37. The strategy for the environment is outlined in the National Environmental Action Plan (NEAP) approved by the Council of Ministers in 1998. The NEAP provides action plans to deal with issues related to forest policy, fisheries and floodplain agriculture in the Tonle Sap, coastal fisheries, biodiversity and protected areas, energy development and the environment, and urban waste management. Immediate priority is being given to the strengthening of forest policy, biodiversity, and the protected areas management. The Ministry of Environment, with technical assistance from the World Bank, is preparing a pilot project at the Virachey National Park to demonstrate a model approach to protected areas management that can be applied to the other 22 protected areas in the country.
38. Implementation of the reform program described above will contribute to a strengthening of the external position. Over the program period, export growth in dollar terms is projected to accelerate to an average annual rate of 10 percent, while import growth is projected to rise to about 9½ percent annually, reflecting increases in project aid and FDI as confidence returns.
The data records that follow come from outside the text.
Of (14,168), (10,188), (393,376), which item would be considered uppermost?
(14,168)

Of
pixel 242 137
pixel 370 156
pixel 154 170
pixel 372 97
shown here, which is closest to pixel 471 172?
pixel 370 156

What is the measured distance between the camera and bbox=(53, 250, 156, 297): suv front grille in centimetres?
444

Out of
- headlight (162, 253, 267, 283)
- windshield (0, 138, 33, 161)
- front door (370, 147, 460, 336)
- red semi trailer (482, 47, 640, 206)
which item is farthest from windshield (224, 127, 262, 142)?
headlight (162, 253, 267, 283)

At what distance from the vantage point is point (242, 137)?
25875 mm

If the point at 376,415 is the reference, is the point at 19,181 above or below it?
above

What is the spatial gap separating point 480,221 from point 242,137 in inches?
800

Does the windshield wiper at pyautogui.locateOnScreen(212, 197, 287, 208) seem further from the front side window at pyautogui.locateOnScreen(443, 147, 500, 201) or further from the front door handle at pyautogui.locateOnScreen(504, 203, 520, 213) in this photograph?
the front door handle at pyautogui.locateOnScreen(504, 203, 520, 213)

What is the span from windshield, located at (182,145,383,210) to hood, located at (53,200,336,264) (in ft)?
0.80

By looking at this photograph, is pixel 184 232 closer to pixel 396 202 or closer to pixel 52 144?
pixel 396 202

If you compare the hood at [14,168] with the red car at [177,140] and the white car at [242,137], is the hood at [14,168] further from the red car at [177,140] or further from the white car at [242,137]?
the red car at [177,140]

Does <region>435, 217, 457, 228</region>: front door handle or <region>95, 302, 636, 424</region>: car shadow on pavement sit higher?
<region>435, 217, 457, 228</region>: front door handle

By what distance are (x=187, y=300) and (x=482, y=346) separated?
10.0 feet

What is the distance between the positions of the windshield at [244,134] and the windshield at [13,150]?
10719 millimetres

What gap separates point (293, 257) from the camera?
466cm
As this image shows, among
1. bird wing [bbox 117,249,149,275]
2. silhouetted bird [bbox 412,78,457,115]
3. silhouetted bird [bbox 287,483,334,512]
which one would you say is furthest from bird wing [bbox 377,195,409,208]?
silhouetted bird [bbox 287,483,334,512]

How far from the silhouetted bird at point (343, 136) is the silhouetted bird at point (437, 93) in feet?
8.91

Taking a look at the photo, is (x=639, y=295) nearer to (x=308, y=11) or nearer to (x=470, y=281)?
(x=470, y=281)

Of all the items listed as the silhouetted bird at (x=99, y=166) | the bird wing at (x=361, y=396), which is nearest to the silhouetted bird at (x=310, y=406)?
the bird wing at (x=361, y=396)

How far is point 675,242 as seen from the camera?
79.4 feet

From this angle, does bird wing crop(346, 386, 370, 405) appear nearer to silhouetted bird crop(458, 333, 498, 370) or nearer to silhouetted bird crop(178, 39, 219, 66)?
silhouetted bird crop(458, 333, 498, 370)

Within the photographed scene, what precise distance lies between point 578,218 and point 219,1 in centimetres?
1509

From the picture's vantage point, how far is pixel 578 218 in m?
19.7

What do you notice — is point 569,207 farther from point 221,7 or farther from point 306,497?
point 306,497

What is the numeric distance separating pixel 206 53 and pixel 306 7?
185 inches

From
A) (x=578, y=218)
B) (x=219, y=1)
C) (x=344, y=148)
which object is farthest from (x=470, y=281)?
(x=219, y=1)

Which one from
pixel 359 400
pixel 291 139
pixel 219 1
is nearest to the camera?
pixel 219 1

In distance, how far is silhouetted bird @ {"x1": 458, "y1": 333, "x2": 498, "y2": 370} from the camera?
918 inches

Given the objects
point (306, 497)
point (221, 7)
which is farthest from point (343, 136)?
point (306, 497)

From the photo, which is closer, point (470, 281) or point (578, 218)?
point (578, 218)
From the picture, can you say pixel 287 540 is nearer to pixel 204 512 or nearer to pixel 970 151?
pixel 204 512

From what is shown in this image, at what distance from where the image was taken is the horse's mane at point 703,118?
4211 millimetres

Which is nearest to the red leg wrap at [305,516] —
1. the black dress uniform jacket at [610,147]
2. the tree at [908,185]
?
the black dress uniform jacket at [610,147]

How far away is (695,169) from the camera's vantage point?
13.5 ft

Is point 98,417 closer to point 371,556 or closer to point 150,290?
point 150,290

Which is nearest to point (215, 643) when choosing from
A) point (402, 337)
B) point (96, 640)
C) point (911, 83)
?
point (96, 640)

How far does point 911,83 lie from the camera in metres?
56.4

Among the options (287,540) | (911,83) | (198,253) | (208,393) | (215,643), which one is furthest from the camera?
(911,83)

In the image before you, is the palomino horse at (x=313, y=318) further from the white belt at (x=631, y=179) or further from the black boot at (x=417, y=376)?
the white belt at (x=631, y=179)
Accordingly, the current account deficit (excluding official transfers) would be contained to a sustainable level of 12-13 percent of GDP, and official reserves would rise moderately to about four months of import coverage.
39. On this basis, the total external financing requirement for the period 1999-2002 is projected at $3.5 billion (Table 3). Total disbursements from official grants and loans are projected at $1.3 billion and foreign direct investment at $0.5 billion. The residual financing gap, estimated at $0.2 billion, could be covered by prospective disbursements of the Bank's Structural Adjustment Credit (SAC), possible co-financing and other bilateral loans, and prospective drawing under the IMF's ESAF. Since new debt would be contracted on highly concessional terms, the debt service ratio is projected by the Fund staff at 5½ percent in 2002.
40. Successful implementation of the reform program requires substantial technical assistance in the period ahead, including more attention on capacity building and training. As noted in the PFP matrix:
41. Further technical assistance will be needed, inter alia, to develop a transparent and market-based mechanism for timber royalties; to implement an action plan for civil service reform (including social safety nets for retrenchment); to restructure and modernize the rubber sector; to develop a comprehensive transport sector policy; to implement and review pilot programs for cost recovery in the health sector; and to regularize the current informal cost recovery program in the education sector.